The Chief Financial Officers (CFO) Act of 1990 (Public Law 101–576) signed into law by President George H. W. Bush on November 15, 1990, is a United States federal law intended to improve the government's financial management, outlining standards of financial performance and disclosure. Among other measures, the Office of Management and Budget (OMB) was given greater authority over federal financial management. For each of 24 federal departments and agencies, the position of chief financial officer was created. In accordance with the CFO Act, each agency or department vests its financial management functions in its chief financial officer. The following is a list of the 24 affected agencies:

Department of Agriculture
Department of Commerce
Department of Defense
Department of Education
Department of Energy
Department of Health and Human Services
Department of Homeland Security
Department of Housing and Urban Development
Department of Interior
Department of Justice
Department of Labor
Department of State
Department of Transportation
Department of Treasury
Department of Veterans Affairs
Environmental Protection Agency
National Aeronautics and Space Administration
Agency for International Development
Social Security Administration
General Services Administration
National Science Foundation
Nuclear Regulatory Commission
Office of Personnel Management
Small Business Administration

The Act created a new position in the OMB, the Deputy Director for Management, who is the government's chief financial management official. It also created a new sub-division of the OMB, the Office of Federal Financial Management (OFFM), to carry out government-wide financial management responsibilities. The OFFM's chief officer was designated as the newly created Controller position. Both the Deputy Director for Management and the Controller are appointed by the President with the advice and consent of the Senate.

The Committee on Government Reform oversees the management and infrastructure of the federal agencies, including those covered by the CFO Act.

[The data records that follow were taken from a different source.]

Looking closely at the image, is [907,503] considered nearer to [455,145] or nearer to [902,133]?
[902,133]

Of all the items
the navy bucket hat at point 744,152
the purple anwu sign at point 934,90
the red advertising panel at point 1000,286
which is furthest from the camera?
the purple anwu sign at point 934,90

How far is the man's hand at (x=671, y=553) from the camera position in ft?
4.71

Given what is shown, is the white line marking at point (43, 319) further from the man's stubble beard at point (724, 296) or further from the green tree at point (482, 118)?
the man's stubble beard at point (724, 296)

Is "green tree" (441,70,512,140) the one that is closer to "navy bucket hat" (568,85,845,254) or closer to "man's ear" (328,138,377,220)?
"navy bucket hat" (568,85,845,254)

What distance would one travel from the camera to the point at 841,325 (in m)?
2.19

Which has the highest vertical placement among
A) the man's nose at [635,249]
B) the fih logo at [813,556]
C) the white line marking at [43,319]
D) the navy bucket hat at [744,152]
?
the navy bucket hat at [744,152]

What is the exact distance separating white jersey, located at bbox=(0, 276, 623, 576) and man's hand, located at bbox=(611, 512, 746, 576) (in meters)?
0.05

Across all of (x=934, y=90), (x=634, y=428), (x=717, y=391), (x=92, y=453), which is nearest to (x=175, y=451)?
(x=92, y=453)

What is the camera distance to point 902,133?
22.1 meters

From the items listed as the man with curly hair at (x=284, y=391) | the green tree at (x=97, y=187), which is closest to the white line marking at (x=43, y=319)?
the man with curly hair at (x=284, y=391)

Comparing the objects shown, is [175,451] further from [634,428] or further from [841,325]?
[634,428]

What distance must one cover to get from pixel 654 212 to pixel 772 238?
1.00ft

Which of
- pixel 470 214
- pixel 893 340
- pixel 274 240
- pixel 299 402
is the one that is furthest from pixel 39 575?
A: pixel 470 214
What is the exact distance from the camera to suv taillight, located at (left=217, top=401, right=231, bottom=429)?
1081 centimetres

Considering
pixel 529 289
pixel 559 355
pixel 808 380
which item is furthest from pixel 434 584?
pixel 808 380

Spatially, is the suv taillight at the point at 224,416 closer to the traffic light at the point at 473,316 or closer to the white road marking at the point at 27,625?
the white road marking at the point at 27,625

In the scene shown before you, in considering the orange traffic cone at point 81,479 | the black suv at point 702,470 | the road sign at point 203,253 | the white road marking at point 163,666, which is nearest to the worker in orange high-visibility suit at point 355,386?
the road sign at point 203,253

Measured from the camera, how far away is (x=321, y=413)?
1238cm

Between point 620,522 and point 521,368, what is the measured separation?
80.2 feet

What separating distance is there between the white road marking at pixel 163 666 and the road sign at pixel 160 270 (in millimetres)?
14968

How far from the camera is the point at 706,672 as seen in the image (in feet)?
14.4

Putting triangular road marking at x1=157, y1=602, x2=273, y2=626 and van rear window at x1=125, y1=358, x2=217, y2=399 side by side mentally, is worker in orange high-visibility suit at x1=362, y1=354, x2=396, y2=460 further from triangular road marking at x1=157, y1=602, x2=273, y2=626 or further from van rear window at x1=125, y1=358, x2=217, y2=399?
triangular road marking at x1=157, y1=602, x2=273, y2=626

The CFO Act also established the CFO Council, consisting of the CFOs and Deputy CFOs of the largest federal agencies and senior officials of OMB and Treasury.

For a discussion of the history and motivation underlying the CFO Act - with particular emphasis on the difficulties the U.S. Department of Defense has experienced attempting to comply with the financial-statement reporting requirements of the Act - see "Financial Accountability at the DOD:  Reviewing the Bidding," published in the July 2009 issue of the Defense Acquisition Review Journal, pgs. 181–196.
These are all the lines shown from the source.